■ Problem description:
Can you turn the lines into a numbered list, starting with the line that contains "Relative to (x=556, y=138)" and going on through the end of the items, with any blank lines left out?

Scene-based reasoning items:
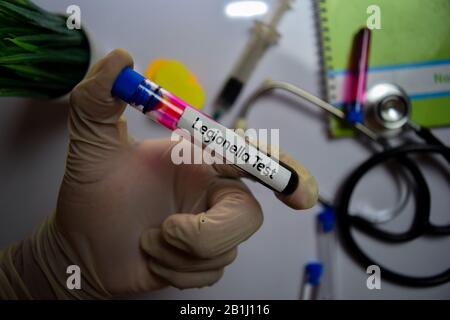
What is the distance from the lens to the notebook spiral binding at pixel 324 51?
0.60 metres

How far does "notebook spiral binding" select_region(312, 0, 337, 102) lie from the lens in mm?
601

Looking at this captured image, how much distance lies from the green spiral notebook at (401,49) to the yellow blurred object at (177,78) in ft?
0.76

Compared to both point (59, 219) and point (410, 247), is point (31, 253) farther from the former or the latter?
point (410, 247)

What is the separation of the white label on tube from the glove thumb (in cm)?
9

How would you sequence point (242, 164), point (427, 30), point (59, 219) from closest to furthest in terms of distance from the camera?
point (242, 164)
point (59, 219)
point (427, 30)

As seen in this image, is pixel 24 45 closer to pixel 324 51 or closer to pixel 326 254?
pixel 324 51

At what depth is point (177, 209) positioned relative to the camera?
495 mm

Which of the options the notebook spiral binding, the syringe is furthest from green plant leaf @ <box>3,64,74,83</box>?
the notebook spiral binding

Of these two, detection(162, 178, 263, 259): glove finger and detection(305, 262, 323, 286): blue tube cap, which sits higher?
detection(162, 178, 263, 259): glove finger

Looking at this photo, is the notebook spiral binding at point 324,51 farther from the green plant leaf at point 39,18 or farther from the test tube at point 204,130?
the green plant leaf at point 39,18

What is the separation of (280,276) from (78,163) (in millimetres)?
396

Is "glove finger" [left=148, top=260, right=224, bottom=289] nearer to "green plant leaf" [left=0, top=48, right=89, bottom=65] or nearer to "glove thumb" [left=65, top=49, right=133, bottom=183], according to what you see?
"glove thumb" [left=65, top=49, right=133, bottom=183]

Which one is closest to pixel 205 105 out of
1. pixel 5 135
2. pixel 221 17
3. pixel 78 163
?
pixel 221 17

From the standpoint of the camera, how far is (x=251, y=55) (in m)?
0.61
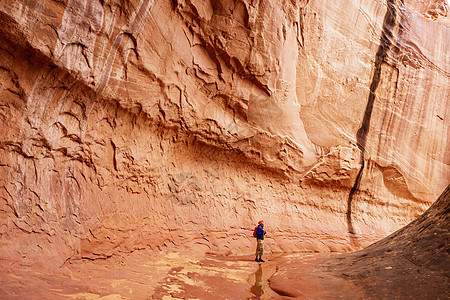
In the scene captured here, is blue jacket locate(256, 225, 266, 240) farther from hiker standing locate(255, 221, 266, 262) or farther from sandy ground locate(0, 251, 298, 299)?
sandy ground locate(0, 251, 298, 299)

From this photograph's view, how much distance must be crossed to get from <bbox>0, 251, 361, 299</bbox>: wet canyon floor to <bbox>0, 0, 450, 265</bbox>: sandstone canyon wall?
445 millimetres

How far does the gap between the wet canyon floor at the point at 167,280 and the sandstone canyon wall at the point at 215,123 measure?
445mm

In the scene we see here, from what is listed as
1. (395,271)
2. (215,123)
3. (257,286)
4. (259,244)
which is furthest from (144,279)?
(215,123)

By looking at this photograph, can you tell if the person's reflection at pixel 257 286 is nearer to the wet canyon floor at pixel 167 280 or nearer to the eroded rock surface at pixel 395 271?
the wet canyon floor at pixel 167 280

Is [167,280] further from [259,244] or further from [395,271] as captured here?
[395,271]

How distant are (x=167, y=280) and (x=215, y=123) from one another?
4647mm

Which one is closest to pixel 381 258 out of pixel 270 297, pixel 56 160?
pixel 270 297

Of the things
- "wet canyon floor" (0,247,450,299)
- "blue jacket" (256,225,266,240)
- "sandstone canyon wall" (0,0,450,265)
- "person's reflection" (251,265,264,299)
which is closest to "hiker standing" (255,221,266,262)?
"blue jacket" (256,225,266,240)

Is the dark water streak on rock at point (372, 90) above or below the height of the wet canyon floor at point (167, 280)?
above

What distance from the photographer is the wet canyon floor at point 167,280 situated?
4.55 m

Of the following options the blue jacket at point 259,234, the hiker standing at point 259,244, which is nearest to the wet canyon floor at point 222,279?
the hiker standing at point 259,244

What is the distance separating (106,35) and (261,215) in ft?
21.0

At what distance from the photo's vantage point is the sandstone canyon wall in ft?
19.1

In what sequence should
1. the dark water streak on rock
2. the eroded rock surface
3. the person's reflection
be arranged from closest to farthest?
the eroded rock surface → the person's reflection → the dark water streak on rock
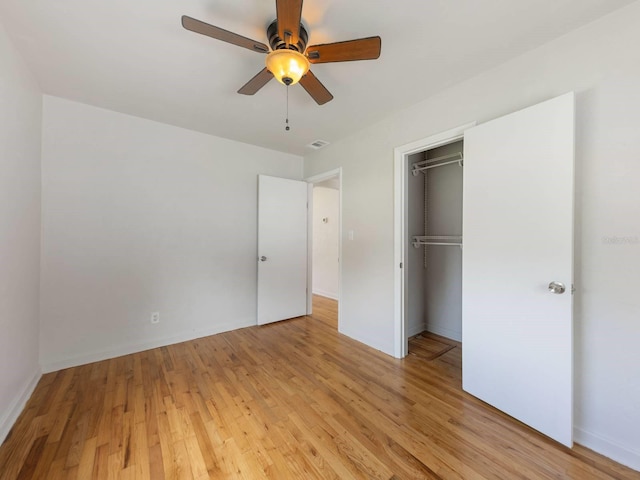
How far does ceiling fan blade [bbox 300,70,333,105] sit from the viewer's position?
1.64m

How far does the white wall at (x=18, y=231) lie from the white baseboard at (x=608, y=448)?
3.49 metres

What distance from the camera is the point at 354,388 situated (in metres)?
2.08

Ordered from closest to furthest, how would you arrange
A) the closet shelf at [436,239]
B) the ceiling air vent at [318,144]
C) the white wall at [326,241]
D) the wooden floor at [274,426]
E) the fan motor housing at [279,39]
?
the wooden floor at [274,426] → the fan motor housing at [279,39] → the closet shelf at [436,239] → the ceiling air vent at [318,144] → the white wall at [326,241]

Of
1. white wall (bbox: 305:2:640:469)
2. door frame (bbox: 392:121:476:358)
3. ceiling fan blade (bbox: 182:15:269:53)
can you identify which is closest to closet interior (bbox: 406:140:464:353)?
door frame (bbox: 392:121:476:358)

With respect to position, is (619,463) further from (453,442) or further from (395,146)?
(395,146)

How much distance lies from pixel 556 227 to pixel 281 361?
2.44 meters

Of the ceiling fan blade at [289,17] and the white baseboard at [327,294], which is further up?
the ceiling fan blade at [289,17]

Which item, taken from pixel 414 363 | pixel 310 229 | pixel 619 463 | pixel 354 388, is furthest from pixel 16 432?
pixel 619 463

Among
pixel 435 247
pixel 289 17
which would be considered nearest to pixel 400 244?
pixel 435 247

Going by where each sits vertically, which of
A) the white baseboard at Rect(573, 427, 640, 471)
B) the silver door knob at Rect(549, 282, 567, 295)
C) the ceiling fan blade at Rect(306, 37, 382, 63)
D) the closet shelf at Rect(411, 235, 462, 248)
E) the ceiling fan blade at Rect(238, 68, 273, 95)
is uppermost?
the ceiling fan blade at Rect(238, 68, 273, 95)

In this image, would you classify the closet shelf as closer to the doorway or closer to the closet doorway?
the closet doorway

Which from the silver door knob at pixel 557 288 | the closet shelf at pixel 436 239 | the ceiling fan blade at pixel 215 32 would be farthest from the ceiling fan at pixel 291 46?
the closet shelf at pixel 436 239

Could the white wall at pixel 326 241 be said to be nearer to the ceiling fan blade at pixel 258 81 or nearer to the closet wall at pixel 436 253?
the closet wall at pixel 436 253

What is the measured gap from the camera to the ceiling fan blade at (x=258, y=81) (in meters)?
1.63
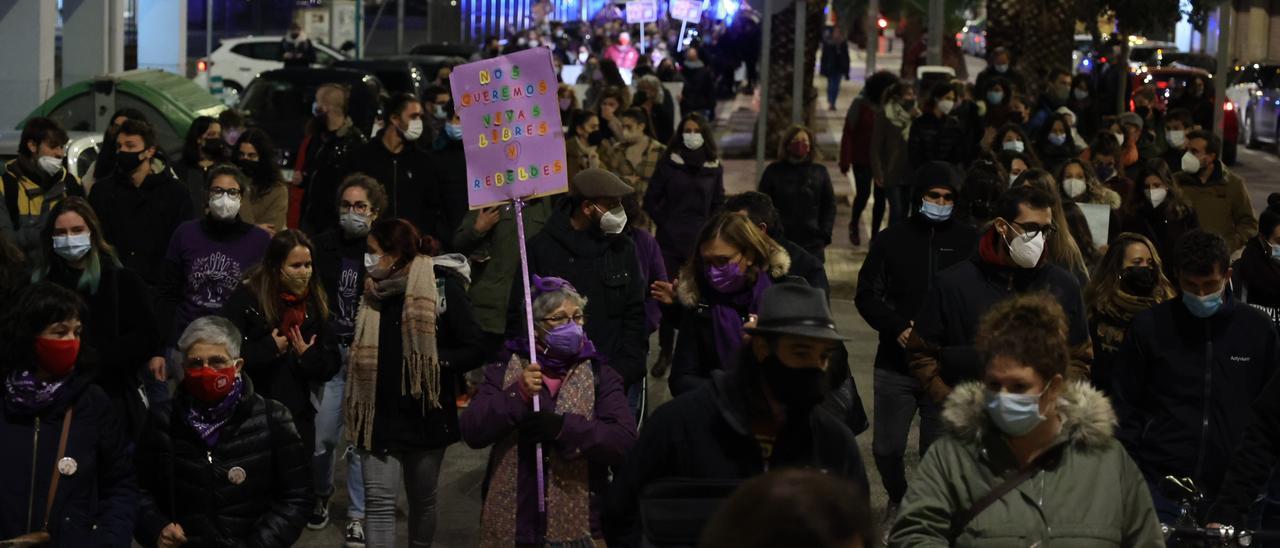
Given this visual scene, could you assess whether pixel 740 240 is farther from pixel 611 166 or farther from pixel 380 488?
pixel 611 166

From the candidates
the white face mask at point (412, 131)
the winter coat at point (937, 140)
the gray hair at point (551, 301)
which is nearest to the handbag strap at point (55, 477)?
the gray hair at point (551, 301)

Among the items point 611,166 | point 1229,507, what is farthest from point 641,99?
point 1229,507

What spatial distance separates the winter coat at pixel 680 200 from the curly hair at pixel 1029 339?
7377 mm

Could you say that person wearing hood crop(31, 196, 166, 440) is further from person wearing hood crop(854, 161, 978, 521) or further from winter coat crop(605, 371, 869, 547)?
winter coat crop(605, 371, 869, 547)

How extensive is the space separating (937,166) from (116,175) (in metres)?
4.35

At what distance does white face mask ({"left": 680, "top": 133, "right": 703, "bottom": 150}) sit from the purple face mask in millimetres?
5479

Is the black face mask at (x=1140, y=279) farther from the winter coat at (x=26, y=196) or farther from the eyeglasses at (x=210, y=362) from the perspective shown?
the winter coat at (x=26, y=196)

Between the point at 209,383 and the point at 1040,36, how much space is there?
24.8 m

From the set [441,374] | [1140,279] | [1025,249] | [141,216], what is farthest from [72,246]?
[1140,279]

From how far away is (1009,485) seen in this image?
475 centimetres

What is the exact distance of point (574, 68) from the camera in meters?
38.6

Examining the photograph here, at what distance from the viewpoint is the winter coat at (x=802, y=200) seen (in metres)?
12.8

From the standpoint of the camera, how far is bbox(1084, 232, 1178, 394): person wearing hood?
8.10 meters

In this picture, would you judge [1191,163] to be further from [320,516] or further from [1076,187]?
[320,516]
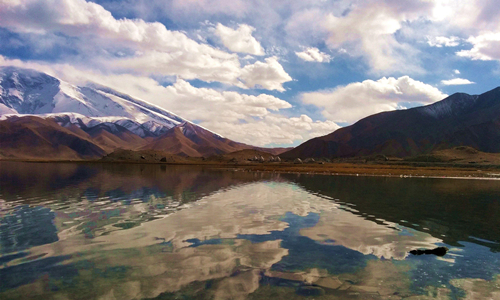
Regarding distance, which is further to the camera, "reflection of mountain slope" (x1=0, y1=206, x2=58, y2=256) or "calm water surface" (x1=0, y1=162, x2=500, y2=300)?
"reflection of mountain slope" (x1=0, y1=206, x2=58, y2=256)

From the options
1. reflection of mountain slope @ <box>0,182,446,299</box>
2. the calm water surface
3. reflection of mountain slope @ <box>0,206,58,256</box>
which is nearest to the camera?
the calm water surface

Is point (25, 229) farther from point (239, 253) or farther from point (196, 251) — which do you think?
point (239, 253)

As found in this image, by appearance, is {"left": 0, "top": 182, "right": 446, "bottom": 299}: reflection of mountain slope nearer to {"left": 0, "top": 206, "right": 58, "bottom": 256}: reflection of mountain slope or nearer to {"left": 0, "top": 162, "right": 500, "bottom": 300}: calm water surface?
{"left": 0, "top": 162, "right": 500, "bottom": 300}: calm water surface

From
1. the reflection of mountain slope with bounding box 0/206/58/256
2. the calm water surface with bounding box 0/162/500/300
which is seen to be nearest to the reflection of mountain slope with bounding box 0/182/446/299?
the calm water surface with bounding box 0/162/500/300

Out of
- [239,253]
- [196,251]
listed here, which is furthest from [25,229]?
[239,253]

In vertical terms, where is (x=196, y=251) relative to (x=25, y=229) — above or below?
below

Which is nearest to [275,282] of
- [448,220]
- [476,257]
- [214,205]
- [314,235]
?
[314,235]

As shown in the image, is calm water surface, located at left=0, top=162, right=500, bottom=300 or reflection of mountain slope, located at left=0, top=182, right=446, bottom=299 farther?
reflection of mountain slope, located at left=0, top=182, right=446, bottom=299

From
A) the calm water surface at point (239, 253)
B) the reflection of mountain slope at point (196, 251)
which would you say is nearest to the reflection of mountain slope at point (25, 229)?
the calm water surface at point (239, 253)

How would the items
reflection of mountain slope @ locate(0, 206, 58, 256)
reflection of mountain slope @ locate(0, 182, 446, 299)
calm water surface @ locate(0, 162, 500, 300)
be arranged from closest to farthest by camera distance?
calm water surface @ locate(0, 162, 500, 300)
reflection of mountain slope @ locate(0, 182, 446, 299)
reflection of mountain slope @ locate(0, 206, 58, 256)

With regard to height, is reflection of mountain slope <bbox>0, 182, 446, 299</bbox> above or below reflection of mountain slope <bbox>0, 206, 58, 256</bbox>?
below

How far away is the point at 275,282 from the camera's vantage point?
13.0 meters

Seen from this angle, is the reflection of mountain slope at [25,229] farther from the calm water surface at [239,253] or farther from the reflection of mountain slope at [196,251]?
the reflection of mountain slope at [196,251]

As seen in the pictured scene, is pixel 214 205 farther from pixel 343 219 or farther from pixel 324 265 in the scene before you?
pixel 324 265
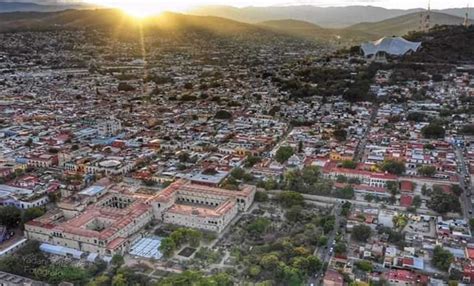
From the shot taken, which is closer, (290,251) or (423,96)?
(290,251)

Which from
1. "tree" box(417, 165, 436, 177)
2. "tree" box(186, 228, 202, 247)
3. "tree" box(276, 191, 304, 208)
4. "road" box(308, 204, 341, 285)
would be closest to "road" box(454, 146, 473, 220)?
"tree" box(417, 165, 436, 177)

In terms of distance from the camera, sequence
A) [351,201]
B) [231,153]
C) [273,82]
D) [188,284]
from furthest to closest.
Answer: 1. [273,82]
2. [231,153]
3. [351,201]
4. [188,284]

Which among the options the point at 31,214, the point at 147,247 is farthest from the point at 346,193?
the point at 31,214

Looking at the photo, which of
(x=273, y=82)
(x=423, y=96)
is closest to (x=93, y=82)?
(x=273, y=82)

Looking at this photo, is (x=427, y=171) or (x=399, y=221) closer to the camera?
(x=399, y=221)

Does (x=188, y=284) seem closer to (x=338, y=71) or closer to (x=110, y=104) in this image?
(x=110, y=104)

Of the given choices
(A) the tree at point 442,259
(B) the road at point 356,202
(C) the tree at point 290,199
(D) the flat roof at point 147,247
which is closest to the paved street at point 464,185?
(B) the road at point 356,202

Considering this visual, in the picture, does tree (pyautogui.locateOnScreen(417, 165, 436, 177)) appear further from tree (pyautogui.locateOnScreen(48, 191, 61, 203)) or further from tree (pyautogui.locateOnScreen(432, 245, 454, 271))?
tree (pyautogui.locateOnScreen(48, 191, 61, 203))

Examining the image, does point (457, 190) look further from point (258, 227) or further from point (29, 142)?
point (29, 142)
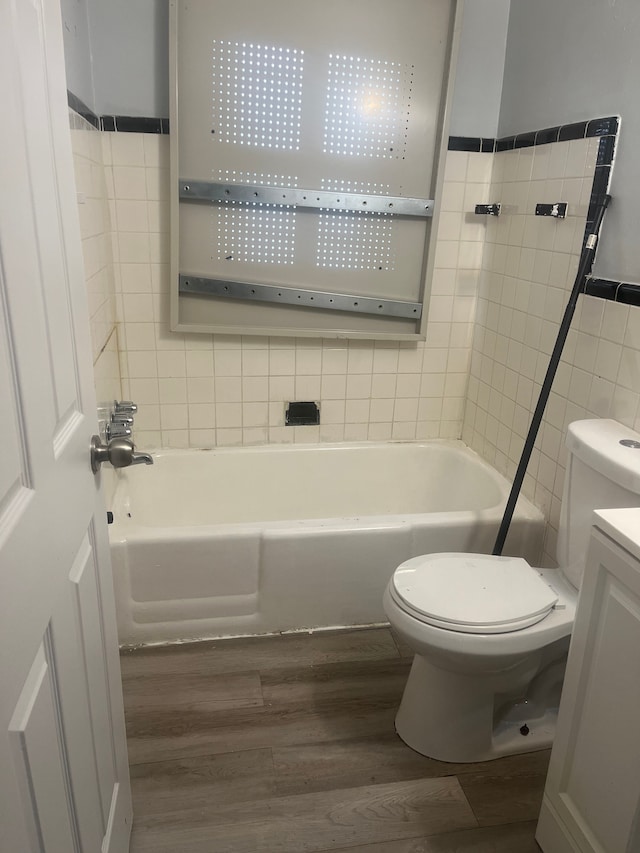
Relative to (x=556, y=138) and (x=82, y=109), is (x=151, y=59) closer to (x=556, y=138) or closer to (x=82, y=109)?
(x=82, y=109)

■ Response:
1. Relative to (x=556, y=138) and (x=82, y=109), is (x=151, y=59) closer to (x=556, y=138) or closer to (x=82, y=109)?
2. (x=82, y=109)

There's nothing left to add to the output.